Abstract: SA-PO169
Monoclonal Gammopathy Manifested as Renal Interstitial Amyloidosis
Session Information
- Onconephrology: Kidney Outcomes during Cancer Treatment and Nephropathies
October 26, 2024 | Location: Exhibit Hall, Convention Center
Abstract Time: 10:00 AM - 12:00 PM
Category: Onconephrology
- 1700 Onconephrology
Authors
- Qasim, Muhammad, University of Kentucky College of Medicine, Lexington, Kentucky, United States
- Mustafa, Kanza, Yusra Medical and Dental College, Islamabad, Pakistan
- Finke, Ann R., University of Kentucky College of Medicine, Lexington, Kentucky, United States
- Cornea, Virgilius, University of Kentucky College of Medicine, Lexington, Kentucky, United States
- Ayach, Taha, University of Kentucky College of Medicine, Lexington, Kentucky, United States
Introduction
Amyloidosis is a disorder caused by deposition of insoluble misfolding proteins as fibrils leading to organ dysfunction. Incidence of AL Amyloidosis is 9 cases per million. Monoclonal gammopathy manifested as renal interstitial amyloidosis is a rare disorder.
Case Description
54 yo F with history of hypothyroidism, covid 19 presents to primary care provider (PCP) with fatigue. Cr was noted to be 1.28 mg/dl, eGFR 50ml/min. Urinalysis was bland, and urine protein to creatinine ratio was 0.2 g/g. Renal U/S: Normal. SPEP: Normal. Serum free light chains (LC) K 249.23 mg/L[3.3-19.4], λ 10.90 mg/L[5.71-26.3], elevated K/λ LC ratio of 22.87[0.26-1.65]. Bone marrow biopsy(BMBx): plasma cell dyscrasia,15% of the population of K-restricted plasma cells, negative Congo Red stain. Skeletal survey: negative.
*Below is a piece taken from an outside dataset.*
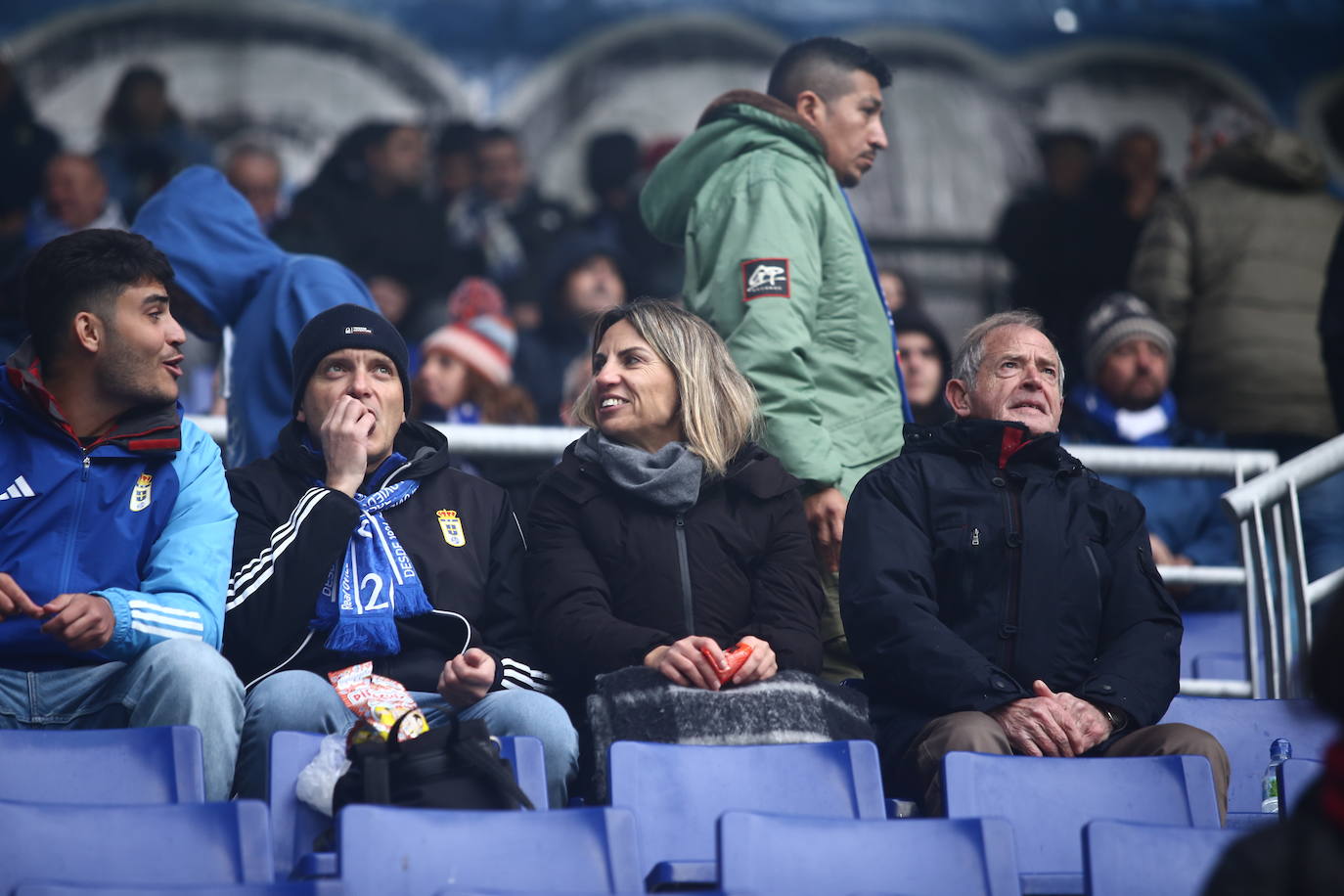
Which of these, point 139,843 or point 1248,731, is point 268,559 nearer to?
point 139,843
Renal Biopsy: proximal tubulopathy, monoclonal kappa light chain related and Interstitial renal amyloid deposition.
Discussion
Isolated K related monoclonal gammopathy manifested as renal interstitial amyloid is a rare disease entity scarcely reported in literature. We report a case of this patient with mild symptoms and minimal serum Cr elevation, no significant proteinuria with elevated K/λ LC ratio. BMBx: K-related plasma cell abnormality. Renal biopsy: K LC proximal tubulopathy along with interstitial amyloid deposits. Treated with lenalidomide, bortezomib, dexamethasone[6 cycles]. Achieved remission confirmed on BMBx. Had autologous hematopoietic stem cell transplant. Remains in remission on lenalidomide maintenance dose 20 months post auto-HCL. Renal function stable with serum Cr ~ 1-1.2 mg/dL with bland urine.
A&B- H&E.Proximal Tubulopathy,Acute Tubular Damage. C&D-Amyloid interstitial deposits- Congo Red. D:Apple-green; Polarized Light. E-H:(IF) E-Tubules,2+ cytoplasmic staining after pronase digestion for K-LC. F-Tubules, no cytoplasmic staining after pronase digestion for λ-LC. G&H, interstitial staining for Kappa(G) and lambda(H) after pronase digestion. I-J:EM, enlarged atypical shaped lysosomes (J) and IC rhomboid and needle shaped crystals (I-L).